-- start Provided records --

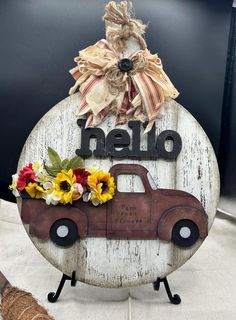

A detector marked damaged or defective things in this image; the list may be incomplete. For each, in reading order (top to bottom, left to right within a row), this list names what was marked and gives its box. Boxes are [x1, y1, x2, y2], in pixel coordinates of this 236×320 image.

rusty vintage truck [20, 164, 208, 249]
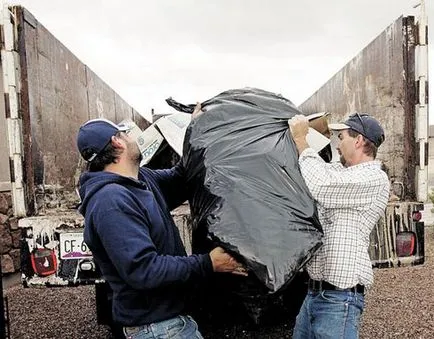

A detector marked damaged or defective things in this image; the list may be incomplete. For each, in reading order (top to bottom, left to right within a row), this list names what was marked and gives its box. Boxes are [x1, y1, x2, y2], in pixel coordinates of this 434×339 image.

rusty metal wall [16, 6, 149, 211]
rusty metal wall [298, 16, 418, 202]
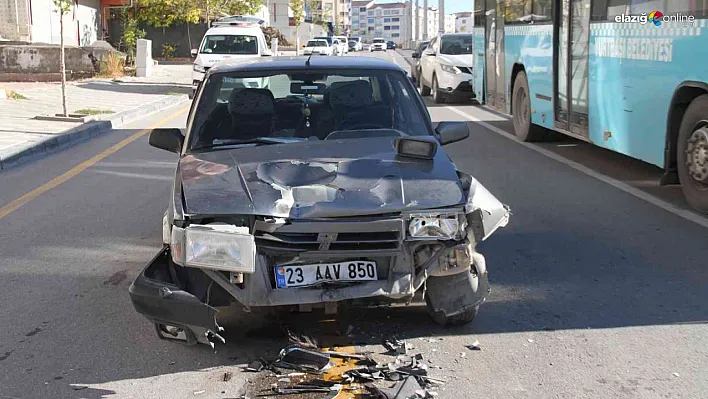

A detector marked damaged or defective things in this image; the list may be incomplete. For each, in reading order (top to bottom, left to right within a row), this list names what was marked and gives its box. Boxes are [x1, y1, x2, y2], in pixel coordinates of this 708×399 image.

-- end Provided records --

#### [Exercise directions]
Write out every line of the three records above verbatim, omitting the pictures.

#### [Worked answer]
A detector marked damaged or defective things in this image; the list may be incomplete. For each, in reading order (top to bottom, left to right within a row), this list names what was marked and gives its box. Boxes are [x1, y1, x2, y2], in pixel coordinates of this 236×320 image.

rusty vintage truck [20, 164, 208, 249]

A detector marked damaged or defective things in this image; the list may be incomplete. For each, in reading order (top to bottom, left to right within a row), this list names what was marked and gives its box. Boxes are [x1, y1, x2, y2], in pixel coordinates of this 434×339 image.

rusty metal wall [16, 6, 149, 211]
rusty metal wall [298, 16, 418, 202]

A detector marked damaged or defective things in this image; the list may be incomplete. For each, in reading order (top to bottom, left to right within a row), this list names what was marked and gives its box. Boxes are [x1, y1, x2, y2], in pixel coordinates of this 708×399 image.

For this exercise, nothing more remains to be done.